Every action is audited: who detected (the cron, with timestamp), who edited (with the original AI draft text vs the final edited text both retained), who approved, who dismissed, and the tenant's first response timestamp once they reply. The History tab reads from this and surfaces an effectiveness summary — sent / dismissed / self-resolved counts, response rate within 24h, reconnect-after-nudge rate for the disconnect signal.
Rate-limit guardrails and the “please don't spam me” rule
Customer-success automation that doesn't respect a customer's inbox is just noise. Two layers of rate limit:
- Per-tenant per-signal-type: max 1 outreach per signal per 14 days (configurable in tenant_health_settings.rate_limit_days). If we already nudged you about a disconnect 5 days ago, we won't nudge you again about a disconnect, full stop — even if the new disconnect is unrelated to the old one. We'd rather miss a real signal than burn the channel.
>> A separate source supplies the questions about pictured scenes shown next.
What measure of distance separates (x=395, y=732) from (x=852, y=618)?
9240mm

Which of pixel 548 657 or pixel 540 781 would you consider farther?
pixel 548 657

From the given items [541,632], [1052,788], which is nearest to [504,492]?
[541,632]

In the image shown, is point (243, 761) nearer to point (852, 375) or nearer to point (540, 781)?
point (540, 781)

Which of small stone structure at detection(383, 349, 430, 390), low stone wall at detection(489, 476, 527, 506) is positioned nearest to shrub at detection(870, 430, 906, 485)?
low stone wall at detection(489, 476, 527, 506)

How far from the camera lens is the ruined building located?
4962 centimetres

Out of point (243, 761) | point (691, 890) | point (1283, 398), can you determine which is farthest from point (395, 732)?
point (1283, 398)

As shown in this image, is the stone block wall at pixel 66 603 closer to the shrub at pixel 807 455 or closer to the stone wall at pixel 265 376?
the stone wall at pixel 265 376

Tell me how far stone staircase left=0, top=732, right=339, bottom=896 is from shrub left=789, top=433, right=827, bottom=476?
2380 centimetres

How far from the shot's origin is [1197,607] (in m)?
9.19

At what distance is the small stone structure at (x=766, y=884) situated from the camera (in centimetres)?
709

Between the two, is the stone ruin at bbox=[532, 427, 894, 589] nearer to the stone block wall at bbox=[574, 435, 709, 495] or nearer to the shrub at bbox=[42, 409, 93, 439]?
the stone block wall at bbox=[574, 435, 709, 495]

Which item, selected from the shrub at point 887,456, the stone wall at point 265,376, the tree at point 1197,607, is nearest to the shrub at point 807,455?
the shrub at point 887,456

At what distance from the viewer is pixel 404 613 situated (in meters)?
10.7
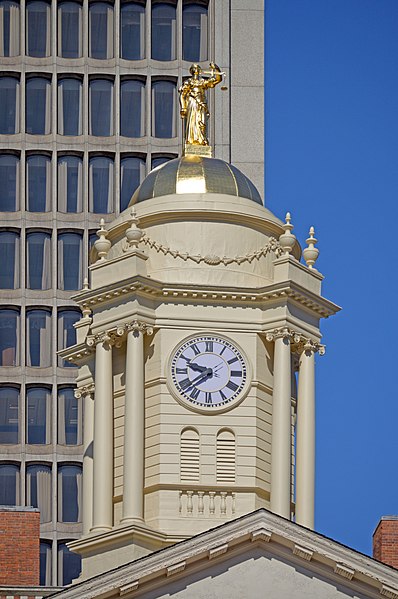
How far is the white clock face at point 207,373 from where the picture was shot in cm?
7612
- Per-tenant cross-signal: max 2 outreaches total per 7 days. Hardcoded. This catches the case where a tenant has multiple unrelated problems firing simultaneously (disconnect + provider mismatch + silent week) — we send one message about the most pressing issue, not three.
Both checks happen at detection (the detector skips creating draft rows that would breach the limit) and at approve (in case settings changed mid-flight). The approve check returns 409 Conflict and the admin sees a toast explaining which limit was hit.
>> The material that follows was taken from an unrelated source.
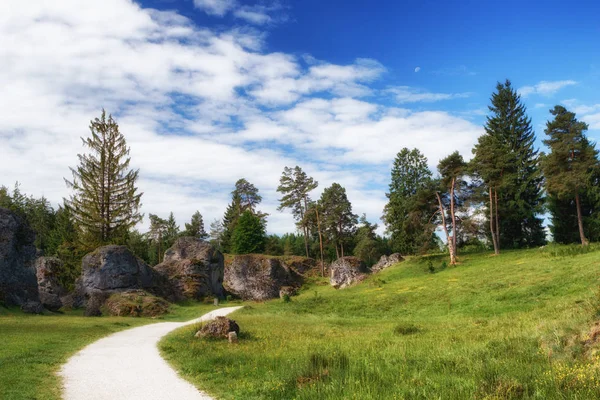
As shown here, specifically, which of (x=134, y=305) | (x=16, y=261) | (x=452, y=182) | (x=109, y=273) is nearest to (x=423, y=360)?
(x=134, y=305)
Snoozing is a per-card explicit override: an admin can hide a draft for 7 days if they have context (“tenant told me they're on holiday”), and it comes back automatically when the timer expires.
What we'd do next
This is admin-internal v1. We have three obvious extensions queued behind the false-positive measurement we'll do over the next month:
- Auto-send tier for high-confidence signals. Every day-1 signal still requires a human approval click. Once we have a measured false-positive rate per signal type, the lowest-FP categories — probably never_connected and provider_mismatch — can flip to auto-send with admin notification rather than admin approval. Disconnect and silent-after-activity stay human-in-the-loop because the false-positive cost is higher (vacation, intentional pause).
- More signal types. Booking-page funnel (“traffic but no bookings in 7d”), Instagram token expiry (“token expires in 7d”), and subscription-churn-risk are the next three. Each is a single SQL query against state we already have; the gating factor is that we want to ship them after the queue UX is proven on the day-1 signals to avoid drowning the queue.
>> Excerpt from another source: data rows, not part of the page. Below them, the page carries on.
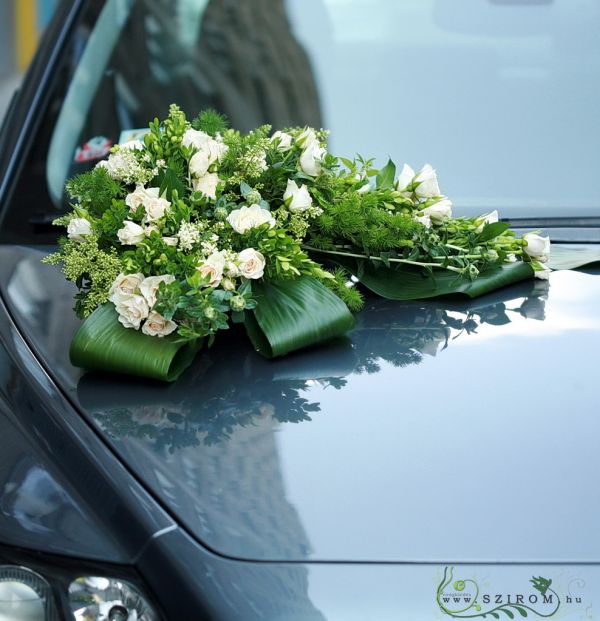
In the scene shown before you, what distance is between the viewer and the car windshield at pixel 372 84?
8.84ft

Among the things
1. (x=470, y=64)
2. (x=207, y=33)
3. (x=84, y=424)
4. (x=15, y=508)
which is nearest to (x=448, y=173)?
(x=470, y=64)

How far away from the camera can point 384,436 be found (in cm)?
174

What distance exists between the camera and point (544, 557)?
4.99ft

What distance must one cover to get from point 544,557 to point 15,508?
750mm

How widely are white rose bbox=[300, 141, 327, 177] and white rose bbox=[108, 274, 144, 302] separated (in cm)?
45

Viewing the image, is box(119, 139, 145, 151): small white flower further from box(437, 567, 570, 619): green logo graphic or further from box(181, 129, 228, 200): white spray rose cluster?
box(437, 567, 570, 619): green logo graphic

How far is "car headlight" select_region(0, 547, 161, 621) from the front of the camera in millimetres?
1546

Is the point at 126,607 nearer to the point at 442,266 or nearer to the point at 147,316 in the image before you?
the point at 147,316

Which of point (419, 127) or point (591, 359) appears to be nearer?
point (591, 359)

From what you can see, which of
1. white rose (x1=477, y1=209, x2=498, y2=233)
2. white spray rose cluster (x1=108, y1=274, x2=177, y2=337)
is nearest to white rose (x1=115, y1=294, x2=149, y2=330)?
white spray rose cluster (x1=108, y1=274, x2=177, y2=337)

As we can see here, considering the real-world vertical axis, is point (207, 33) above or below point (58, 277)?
above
- Productise it for tenants. The whole engine — detector framework, draft generator, multilingual prompt, multi-admin queue — can run against a tenant's own customer base instead of our tenant base. Tenants would get to define their own signals (“customer hasn't ordered in 30 days”, “cart abandoned twice”), and the AI would auto-draft re-engagement WhatsApps in the customer's preferred language. Customer-success automation as a feature rather than as a category — charged at the same price as a normal Botline plan instead of $1k–5k/month.
The bigger lesson, which we keep relearning: most SaaS customer-success problems don't need ML or behavioural prediction. They need a SQL query, a small AI for the draft text, and an admin willing to click Approve. The expensive part is the willingness, not the infrastructure.